▶ **Instructions to follow**
Reproduce word for word the part of the Series LLC forum post starting at "And I do not" and ending at "asking you lawyers.".

▶ **Supplied text**
□ □ □ □ □ □ □

Don't know where you found sarcasm in my question, @Brian Bradley .
And I do not believe you answered the question. The question was: if I form a TX Series LLC which is doing business in AZ, and I get sued - will AZ treat it under Texas law (i.e. each Series is a separate entity) or under AZ law (i.e. all combined)?
You referred to reciprocity - which I'm not familiar with, in legal context. Are you saying that AZ courts will spend time researching TX statutes and afford me an equivalent protection? I doubt it - which is why I'm asking you lawyers.
Updated almost 3 years ago
Follow-up: Here is an opinion of one lawyer: "1) Choice of Law. If a series LLC is sued by a third party in a state that does not authorize the formation of series LLCs, then it is possible that the law of that state would be applied. If that state does not respect the liability shield of the series LLC structure, the lawsuit could potentially put the assets of all series and the master LLC at risk. " http://huckbouma.com/blog-149-Series+LLCs%3A+Could+a+Uniform+Protected+Series+Act+Be+Coming+Soon%3F+-+Part+I
Updated almost 3 years ago
And one other article: https://eminutes.com/does-a-series-llc-provide-extra-protection-against-piercing-the-corporate-veil
He asked: how does one Series LLC with 5 Series provide a better protection than five separate non-Series LLCs? The only advantage of a Series LLC over multiple non-Series LLCs seems to be the cost. Any advantage from the legal protection angle?

□ □ □ □ □ □ □

▶ **Supplied data**
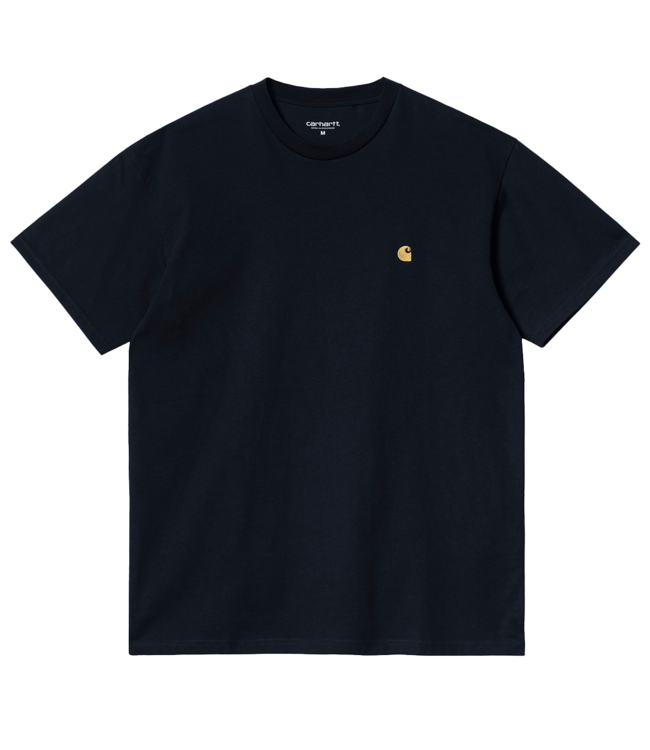 CARHARTT WIP S/S Chase T-Shirt - Dark Navy/Gold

□ □ □ □ □ □ □

▶ **Reply**
And I do not believe you answered the question. The question was: if I form a TX Series LLC which is doing business in AZ, and I get sued - will AZ treat it under Texas law (i.e. each Series is a separate entity) or under AZ law (i.e. all combined)?
You referred to reciprocity - which I'm not familiar with, in legal context. Are you saying that AZ courts will spend time researching TX statutes and afford me an equivalent protection? I doubt it - which is why I'm asking you lawyers.